Exercise text »
------------------------------

According to Parks’ letter, issues with the school district’s budget stem from three main causes: a 480-member increase in staff over the past decade, a 1,123-student decrease in enrollment over the past four years and a general increase in staff pay.  

Parks wrote that she authorized measures to address the budgetary difficulties, including a hiring freeze, reduction in central office and administrative positions, review of budgets for potential cost savings and renegotiation of contracts with vendors who do business with the school district. The district will also conduct a review of how the issues occurred and will make decisions about staff reductions carefully. 

“Board of Education President (Torchio) Feaster has asked for — and I have continued — a full review of how this occurred so that this does not happen again,” Parks wrote.  “Despite our best efforts, the magnitude of the budget challenge we are facing will require us to make staff and program reductions. I assure you I will prioritize making decisions with our team in a way that minimizes the impact on classrooms and student learning.”

In November 2023, a routine financial audit of the district showed the AAPS general fund balance — the amount of the fund remaining at the end of the fiscal year — had dropped to 4.06% of the district’s total expenditures. When a Michigan school district’s end-of-year fund balance falls below 5% of its total budget, the state’s Early Warning Legislation is triggered. Feaster told The Michigan Daily the district received a letter from the state with a warning they could be subject to state oversight if they do not improve their fund balance.

“The state, looking at the numbers they have on our district, has sent us a note that we were under 5% last year, and they predict we’re going to be under 5% again this year,” Feaster said. “What the state is asking us to do is to provide a plan to them as for how we’re going to rectify the issue. If we’re under 5% for two years in a row and we don’t provide them with a sufficient plan, the state can come in and (put) an emergency manager in place.”

The district has until April 15 to come up with a plan, according to comments from Marios Demetriou, former AAPS chief financial officer, at Wednesday’s BOE meeting. Feaster said an emergency manager could mean serious changes to the way the district operates.

“That emergency manager can void the union contracts with our teachers,” Feaster said. “They can make the terms that they want to make and make the adjustments that they want to make, and I personally want to protect the character of this district.”

Feaster told The Daily he initially thought they would be on track to meet the 5% threshold for the next academic year. When Parks recruited Demetriou to evaluate the district’s finances after the district’s previous CFO left midway through the school year, Demetriou found AAPS was on track to have a 2% fund balance by the end of the fiscal year.

Demetriou found that a $14 million, one-time state contribution toward the district’s pension fund — which the district had received the previous year — had mistakenly been added to the budget for this fiscal year as revenue. When the BOE made their initial budget in June for the 2023-24 school year, they were aware that they needed to bring their balance up above 5% but was not aware of this mistake or of the fact that they were on track to end the fiscal year with a 2% fund balance. BOE trustee Jeff Gaynor wrote in a Facebook post that the error meant the board was not able to act on the budget issues any earlier.

------------------------------

Task requirements »
(1) Please print the school budget article starting at "In November 2023, a" and ending at "their fund balance.".
(2) Write what comes next in the school budget article, picking up right after its final sentence.
The entries that follow have nothing to do with the school budget article.

------------------------------

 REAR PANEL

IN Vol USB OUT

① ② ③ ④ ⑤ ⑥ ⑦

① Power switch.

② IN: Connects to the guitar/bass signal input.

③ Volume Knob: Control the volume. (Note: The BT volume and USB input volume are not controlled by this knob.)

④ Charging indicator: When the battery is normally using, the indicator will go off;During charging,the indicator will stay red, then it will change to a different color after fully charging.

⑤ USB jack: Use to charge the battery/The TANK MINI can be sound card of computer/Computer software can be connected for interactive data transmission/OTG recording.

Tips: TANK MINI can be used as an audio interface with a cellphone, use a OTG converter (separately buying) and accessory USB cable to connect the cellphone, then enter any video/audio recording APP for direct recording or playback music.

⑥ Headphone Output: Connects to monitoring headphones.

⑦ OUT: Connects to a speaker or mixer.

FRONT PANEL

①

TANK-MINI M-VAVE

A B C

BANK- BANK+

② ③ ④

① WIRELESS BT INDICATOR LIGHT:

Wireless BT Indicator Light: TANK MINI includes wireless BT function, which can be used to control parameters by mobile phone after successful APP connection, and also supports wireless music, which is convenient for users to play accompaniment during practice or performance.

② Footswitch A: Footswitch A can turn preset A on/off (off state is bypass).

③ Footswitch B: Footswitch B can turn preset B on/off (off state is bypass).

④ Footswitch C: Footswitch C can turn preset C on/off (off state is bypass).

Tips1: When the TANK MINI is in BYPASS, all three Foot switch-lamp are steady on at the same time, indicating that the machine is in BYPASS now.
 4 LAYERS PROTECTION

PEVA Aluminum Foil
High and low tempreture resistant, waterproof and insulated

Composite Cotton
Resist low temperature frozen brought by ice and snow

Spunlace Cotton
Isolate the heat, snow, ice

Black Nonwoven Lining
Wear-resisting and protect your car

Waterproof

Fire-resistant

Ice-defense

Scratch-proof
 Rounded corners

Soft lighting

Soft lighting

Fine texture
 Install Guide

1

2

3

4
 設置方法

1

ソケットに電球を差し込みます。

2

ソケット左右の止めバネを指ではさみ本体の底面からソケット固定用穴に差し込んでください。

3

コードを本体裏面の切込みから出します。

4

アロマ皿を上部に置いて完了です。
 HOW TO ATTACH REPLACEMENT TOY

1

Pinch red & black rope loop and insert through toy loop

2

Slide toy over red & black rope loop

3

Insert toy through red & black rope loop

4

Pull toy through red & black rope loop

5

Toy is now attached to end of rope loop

------------------------------

Per-task answers »
(1)
In November 2023, a routine financial audit of the district showed the AAPS general fund balance — the amount of the fund remaining at the end of the fiscal year — had dropped to 4.06% of the district’s total expenditures. When a Michigan school district’s end-of-year fund balance falls below 5% of its total budget, the state’s Early Warning Legislation is triggered. Feaster told The Michigan Daily the district received a letter from the state with a warning they could be subject to state oversight if they do not improve their fund balance.

(2)
“While it’s a data error, not a loss of actual money — it listed money we expected to get, but didn’t get — If that $14 Million was not included in the proposed budget, the fund balance would not have looked as promising as it did,” Gaynor wrote. “We would have been alerted and might have acted earlier.”

Michigan Schools Business Officials recommends school districts have an end-of-year fund balance equal to 15-20% of the district’s budget, and AAPS’s board policy requires them to have an end-of-year balance between 6% and 15%. A presentation given by Demetriou to the BOE at their March 13 meeting showed that the district has not had a fund balance above 10.17% in the past 10 years. The presentation also noted the AAPS fund balance has decreased over the same decade, while, on average, school district fund balances have increased statewide. 

Lena Kauffman, a mother of three AAPS students and previous candidate for the BOE, said she feels the district’s financial issues stem partly from the trust they placed in former superintendent Jeanice Swift to handle budgetary issues and from a tendency to end fiscal years with a low balance.

“One of the things that I think the community definitely would probably want them to handle better going forward is a little less trust in the superintendent and more critical analysis of the budget,” Kauffman said. “It is sort of astounding that year after year, the trustees said, ‘Oh, it’s fine that we’re running at this very low fund balance,’ and not asking a whole lot of questions about that. A big mistake like this can happen. If you’re only barely above the limit to trigger state oversight, it’s a risky way to run your district.”

The BOE voted at their meeting Wednesday night to offer a permanent superintendent contract to Parks, forgoing a final round of interviews with other superintendent candidates. Feaster said he hopes the decision will allow Parks to focus her attention on solving the district’s budget issues.

“Being able to offer her a permanent contract as superintendent will allow her to focus her attention on our current fiscal crisis,” Feaster said. “She sees all of the details surrounding our problem, and she’s been here long enough to know where we can handle reduction, where we can’t handle reduction and what possible reductions there are outside of people.”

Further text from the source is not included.